Document extract.
----------

Friday, December 06, 2002

Wow, let me pause a moment to unscrew my smile. Heeeeeeeeeaaaaaaaarrrrghghg. Ok. Better now. I just got done with a recording session for our Christmas Concert PBS premier (set for christmas, 2003). We're being videotaped. So we have to look happy, and joyful, and greatful to be there.

ha. Dr. Bailey looked at the dress rehearsal that they taped to fix problems, and he said it looked like we were chained to the risers. Pretty close. We were just trying to make an acurate portrayal. We recorded in front of an audience, and then locked them in so they couldn't leave for our re-recording of several songs. Ha. When they paid for their tickets, I bet they didn't know they'd be held hostage. I'm sure whoever watched the concert next year will really enjoy it. It will look great, and be very uplifting. Look for me up and to the right of the mezzo soloist smiling away. Looking happy, and joyful and greatful to be there.

Especially during the symphonic pieces that we were, essentially, a curtain to mask the risers. No other reason for us to be there -- we could have filed off and come back on after three movements of Vivaldi, but no. We had ugly risers to mask. So we stood there looking happy, and joyful, and greatful to be there.

Especially on the camera close ups -- the we were positively glowing. At least during the Forest scene from Tchaikowsky's Nutcracker I could envision all of the beautiful dancing. I made up whole ballets this week in dress rehearsals. So, it wasn't too bad tonight...but tomorrow we have to hold the audience longer to make up all the mistakes they find tomorrow in the review of tonight's performance. Oh goodie. (ok, now can we do measure 30-35 of the Sir Krisemas piece...ok that was great..thanks) Oh, and in between concert segments, we have a sing along with the audience. But...someone forgot that WE don't have words in front of us (the concert is memorized). So here we are three verses into "Hark the Herald Angels Sing" -- and the cameras are doing closeups of us going: Hail the ...hm hm....prince of peace...la la la la righteousness....light and life to something bring..........watermellon in his wings......mild he something something by...la la la la hmmmmmm hmmmmmmmmm la la la la la la la la.....HARK THE HERALD ANGELS SING! GLORY TO THE NEWBORN KING! That ought to look wonderful. Ok, I'm going to bed. I have a recital dress to finish for Jen's dress rehearsal tomorrow afternoon. Then I have to head to part two of happy, and joyful, and greatful to be there.

----------

Data extract.

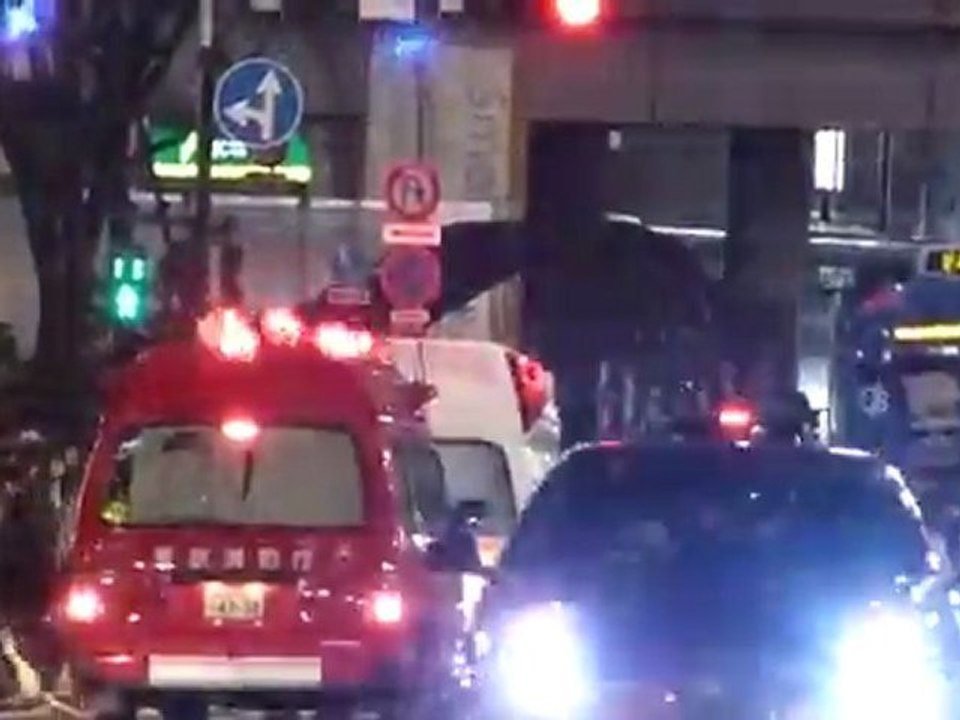 救急車の緊急走行を妨害する歩行者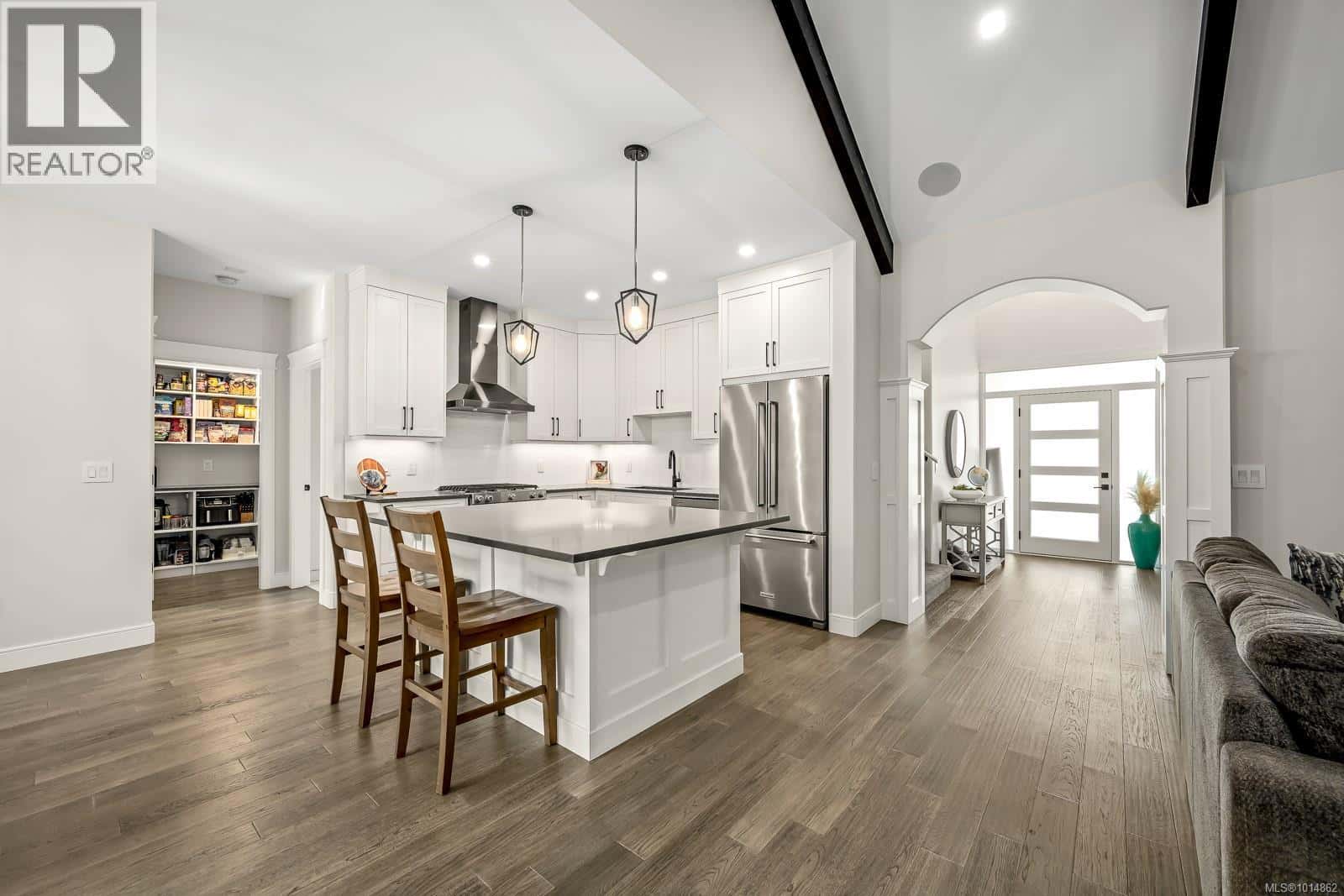 4 2880 Arden Rd — Courtenay, British Columbia - Photo 4 of 30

----------

Tasks to perform.
• a. Reproduce the stretch of the Christmas concert post from "ha. Dr. Bailey" through "joyful and greatful to be there.".
• b. Carry on the Christmas concert post from its final sentence.

Responses by task.
• a.
ha. Dr. Bailey looked at the dress rehearsal that they taped to fix problems, and he said it looked like we were chained to the risers. Pretty close. We were just trying to make an acurate portrayal. We recorded in front of an audience, and then locked them in so they couldn't leave for our re-recording of several songs. Ha. When they paid for their tickets, I bet they didn't know they'd be held hostage. I'm sure whoever watched the concert next year will really enjoy it. It will look great, and be very uplifting. Look for me up and to the right of the mezzo soloist smiling away. Looking happy, and joyful and greatful to be there.

• b.
Alright, since my birthday is in 3 days, people have started asking me what I want for it....so I'm going to post a "wish-list" here:

1. coloring books -- my favorites are precious moments ones

2.victorian reproduction die cuts, greeting cards, namecards, punch outs -- anything I can use for my decoupage screen that's sometime in the future.

3.girly stuff -- bubble bath, nail polish, potpourie, candles (vanilla, cinamon, etc), and picture frames, gold or victoriany so I can frame some of the pictures I have of all of you!

4. The Silmarillion -- JRR Tolkien

5.pretty teacups. I love them -- I have them all over my house, and they're all over the place at antique shops and gifty places ....or

6. Of course gift certificates are always nice -- Hobby Lobby is Mecca, and The Compass too -- anyway. So, I've covered my bases for this year...and these are just ideas -- no one needs feel obligated, but I told some people I'd post ideas up...so there!

Thursday, December 05, 2002

I've been having my feelings hurt by a friend of mine this semester, and have been mulling over what to do about it. My first reaction was to get irate, yell about how I "deserve" to be treated, list off all the things I've done for him, and then stalk off. Hmm.... then I read this from the book Christy, by Catherine Marshall (and by the way, Miss Alice is a Quaker -- hence the language)

"David, no Christian ever has a right to sever any relationship with anybody out of anger or pique, or even injustice, no matter how much he disapproves of someone's actions. It's our place to demonstrate reconciliation - not judgment or revenge or retaliation. That's God's business, not ours. Beware the chasms in thy life, David. Sooner or later thee will fall down in the chasm thyself. I suggest that you make the poing of talking to Ozias. Extend the hand of friendship. At least try it. After all, David, when the lines of communication are cut so that two people can't even talk, what have you gained then? All you've done is sever what may have been God's only route into a man's heart."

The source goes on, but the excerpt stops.